Well, it’s definitely possible, says Stephanie Ortigue, an Assistant Professor of Psychology at Syracuse University. In a paper titled “The Neurology of Love”, published in the Journal of Sexual Medicine, Ms. Ortigue reports how her study found that 12 areas of the brain work together to produce various chemicals and hormones that induce the feeling of being love as early as 0.2 seconds of visual contact.

Some of the chemicals produced are oxytocin, vasopressin, adrenaline and dopamine, all of which are components of what makes people fall in love. In addition, at the onset of attraction – the magical moment we’ve come to call “love at first sight” – the affected areas of the brain are the same as those active when we experience euphoria, which suggests that the sensation of falling in love may be as strong as the effect of taking mind-altering drugs like cocaine.

So if it’s all in the brain, why is it the heart – and not our heads – that seems to be affected the most when we fall in love? What really controls our emotions: the heart or the brain?

“That’s a tricky question always,” says Ms. Ortigue. She answers: “I would say the brain, but the heart is also related because the complex concept of love is formed by both bottom-up and top-down processes from the brain to the heart and vice versa. For instance, activation in some parts of the brain can generate stimulations to the heart, butterflies in the stomach. Some symptoms we sometimes feel as a manifestation of the heart may sometimes be coming from the brain.”

Ms. Ortigue’s study also shows that different parts of the brain are responsible for different forms of love. The love of a mother to her child, for example, involves the common brain areas, including the middle of the brain.

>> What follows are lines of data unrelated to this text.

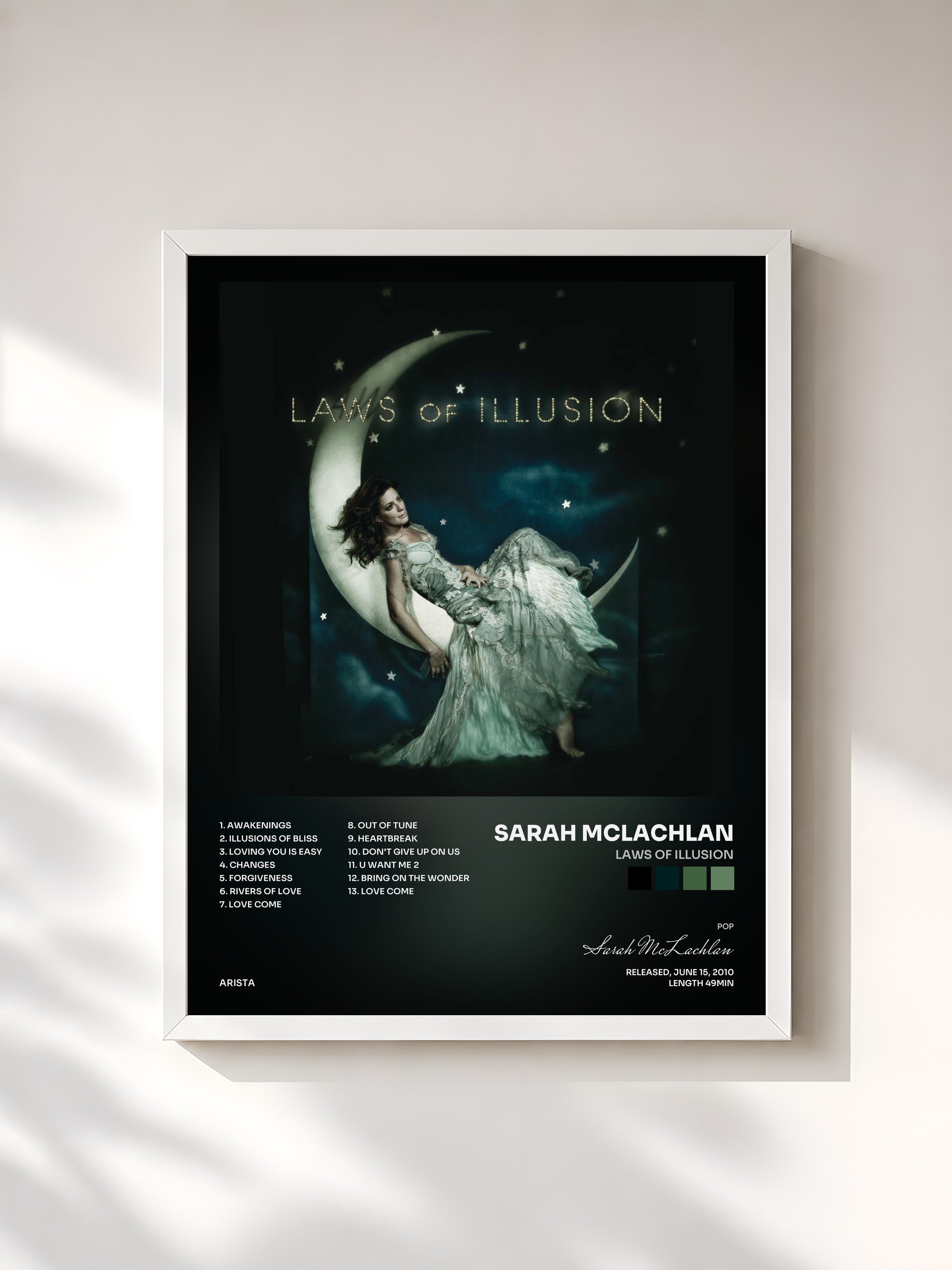#blanc Tableau de l'album Laws Of Illusion de Sarah McLachlan, cadre blanc, imprimé et encadré en France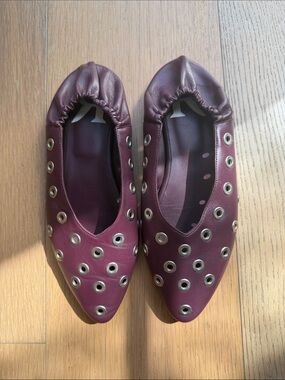 Roseanna Burgundy Pointed Flats with Silver Grommet Accents size 38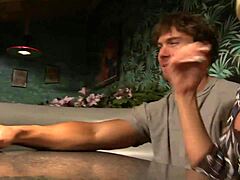 blonde milf's shaved pussy teased under table sparks reverse cowgirl craving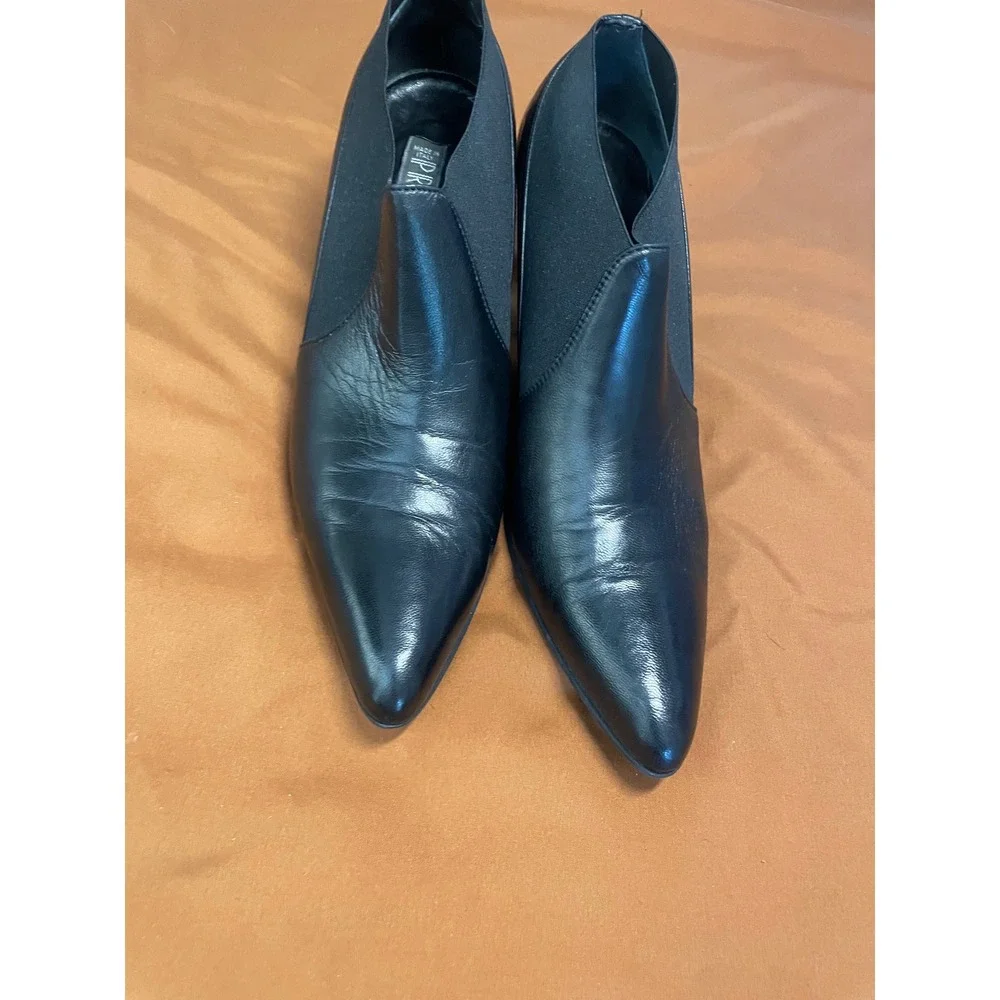 Prevata Black Leather Pointed Toe Ankle Booties Made in Italy Womens 8 AA Narrow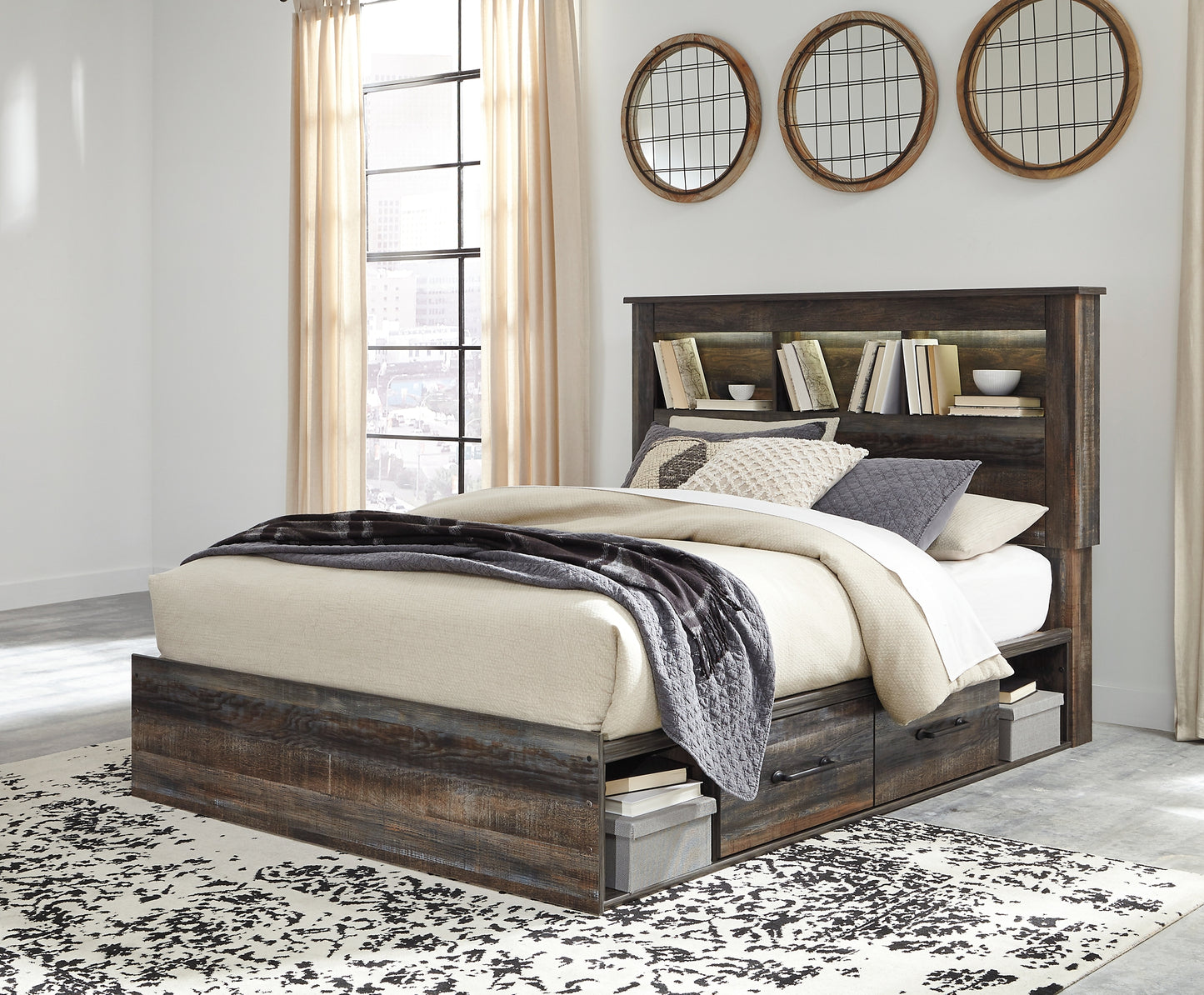 Drystan Queen Bookcase Bed with 4 Storage Drawers with Dresser Signature Design by Ashley®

In contrast, romantic love for another person involves the reward and associative cognitive parts of the brain, which are responsible for sophisticated brain functions, such as mental representation, metaphors and body image.

In a related study conducted by Enzo Emanuele at Pavia University, it was found that individuals who have just fallen in love have blood levels of nerve growth factor (NGF) that are significantly higher than normal levels. NGF is believed to help increase longevity and mental capacity and that it plays an “important role in the social chemistry between people at the start of a relationship.” Among other things, it causes us to have sweaty palms and fluttering hearts when we are close to the subject of our affections.

So we’ve had the stories and now we have the science: love at first sight does happen. So if you’re looking for that special someone to spend the rest of your life with, go out and look around – you might just catch that person’s attention, mind and heart.